Período de transição gera maior impasse
A transição para implementação da medida é o ponto mais sensível das negociações. Governo e oposição mantêm posições divergentes sobre o cronograma. O Executivo inicialmente insistia no fim “imediato” da 6×1, mas agora sinaliza prazo de dois a três anos.
Deputados da direita apresentaram emendas propondo até dez anos de transição. A oposição busca estender ao máximo esse período. Prates indicou buscar equilíbrio entre interesses de trabalhadores e empresas. Expectativas apontam acordo em torno de três a quatro anos com redução semanal.
Compensação financeira divide governo e setor produtivo
Empresários solicitam ajuda fiscal e isenções para compensar perdas. A Fecomércio estima custo de até R$ 160 bilhões com a mudança. O Planalto rejeita categoricamente qualquer tipo de subsídio ou isenção tributária.

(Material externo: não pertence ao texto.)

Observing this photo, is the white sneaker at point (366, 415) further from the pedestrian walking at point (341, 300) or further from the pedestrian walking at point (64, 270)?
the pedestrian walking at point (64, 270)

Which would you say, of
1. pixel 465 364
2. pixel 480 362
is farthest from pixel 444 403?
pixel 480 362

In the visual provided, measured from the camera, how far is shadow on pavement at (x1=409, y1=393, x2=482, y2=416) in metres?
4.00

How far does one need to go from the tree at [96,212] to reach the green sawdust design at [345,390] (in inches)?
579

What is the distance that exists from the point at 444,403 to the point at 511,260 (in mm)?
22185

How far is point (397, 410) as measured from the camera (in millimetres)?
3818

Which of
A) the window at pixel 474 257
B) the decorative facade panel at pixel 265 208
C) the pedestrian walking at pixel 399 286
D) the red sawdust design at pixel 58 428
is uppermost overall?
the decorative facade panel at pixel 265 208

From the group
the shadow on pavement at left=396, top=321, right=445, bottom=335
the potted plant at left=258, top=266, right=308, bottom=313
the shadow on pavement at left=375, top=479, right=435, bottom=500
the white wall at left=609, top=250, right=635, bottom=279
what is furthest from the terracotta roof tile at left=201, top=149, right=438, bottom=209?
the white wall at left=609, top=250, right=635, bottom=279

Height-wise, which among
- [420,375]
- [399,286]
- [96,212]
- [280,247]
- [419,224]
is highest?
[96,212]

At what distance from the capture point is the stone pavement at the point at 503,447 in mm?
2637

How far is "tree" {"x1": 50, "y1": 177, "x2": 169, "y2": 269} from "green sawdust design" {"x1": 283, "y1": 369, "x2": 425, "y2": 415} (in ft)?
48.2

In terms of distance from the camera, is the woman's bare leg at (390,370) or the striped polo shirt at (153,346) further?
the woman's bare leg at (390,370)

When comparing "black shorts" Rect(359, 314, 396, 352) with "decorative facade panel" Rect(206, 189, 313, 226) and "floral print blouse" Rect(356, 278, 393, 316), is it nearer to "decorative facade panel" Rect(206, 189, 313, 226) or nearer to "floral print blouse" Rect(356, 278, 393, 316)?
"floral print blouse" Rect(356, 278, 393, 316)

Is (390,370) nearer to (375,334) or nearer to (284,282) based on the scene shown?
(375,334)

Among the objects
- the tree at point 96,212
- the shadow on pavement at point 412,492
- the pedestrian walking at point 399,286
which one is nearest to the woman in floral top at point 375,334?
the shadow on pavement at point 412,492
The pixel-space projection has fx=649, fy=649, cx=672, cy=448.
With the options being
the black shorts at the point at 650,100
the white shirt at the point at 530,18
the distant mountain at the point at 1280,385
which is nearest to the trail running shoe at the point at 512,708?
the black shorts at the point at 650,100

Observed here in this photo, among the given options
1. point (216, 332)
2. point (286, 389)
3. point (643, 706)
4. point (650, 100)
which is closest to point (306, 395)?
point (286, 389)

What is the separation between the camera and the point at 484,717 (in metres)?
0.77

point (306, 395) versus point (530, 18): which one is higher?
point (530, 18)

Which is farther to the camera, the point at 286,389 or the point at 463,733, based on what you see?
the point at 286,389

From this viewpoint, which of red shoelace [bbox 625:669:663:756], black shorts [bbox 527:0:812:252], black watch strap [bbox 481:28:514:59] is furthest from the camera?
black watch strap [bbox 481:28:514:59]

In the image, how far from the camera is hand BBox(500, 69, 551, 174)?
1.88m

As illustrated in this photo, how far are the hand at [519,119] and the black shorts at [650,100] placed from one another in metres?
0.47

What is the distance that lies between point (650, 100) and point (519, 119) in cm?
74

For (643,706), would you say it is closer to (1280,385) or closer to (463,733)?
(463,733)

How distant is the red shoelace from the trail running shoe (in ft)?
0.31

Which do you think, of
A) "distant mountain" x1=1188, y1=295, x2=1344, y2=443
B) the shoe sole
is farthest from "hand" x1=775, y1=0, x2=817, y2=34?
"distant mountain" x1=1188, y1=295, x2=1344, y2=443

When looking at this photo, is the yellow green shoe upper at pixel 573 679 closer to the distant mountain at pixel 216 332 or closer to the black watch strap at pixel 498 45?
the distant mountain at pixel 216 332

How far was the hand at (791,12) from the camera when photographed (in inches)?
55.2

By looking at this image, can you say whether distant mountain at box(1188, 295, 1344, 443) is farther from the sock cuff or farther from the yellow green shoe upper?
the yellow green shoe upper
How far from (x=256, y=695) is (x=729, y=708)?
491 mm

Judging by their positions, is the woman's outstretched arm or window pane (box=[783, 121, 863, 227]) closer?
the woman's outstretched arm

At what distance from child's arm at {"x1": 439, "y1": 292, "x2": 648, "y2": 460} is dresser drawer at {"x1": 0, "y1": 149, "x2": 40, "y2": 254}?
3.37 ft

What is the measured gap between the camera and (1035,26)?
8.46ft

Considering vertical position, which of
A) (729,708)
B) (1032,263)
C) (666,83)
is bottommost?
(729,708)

Parlamentares do PT argumentam que avanços sociais nunca receberam compensações empresariais. Citam a implementação da CLT e redução de jornada em 1988. O governo também se fundamenta em nota técnica do Ipea de fevereiro. O documento indica que impactos seriam similares a reajustes do salário-mínimo, sugerindo absorção pelo mercado.
Oposição defende suporte na transição
Opositores mantêm posição favorável ao auxílio empresarial durante mudança nas jornadas. Esse ponto permanece como terceira questão fundamental em aberto. As negociações continuam para encontrar consenso antes da apresentação final.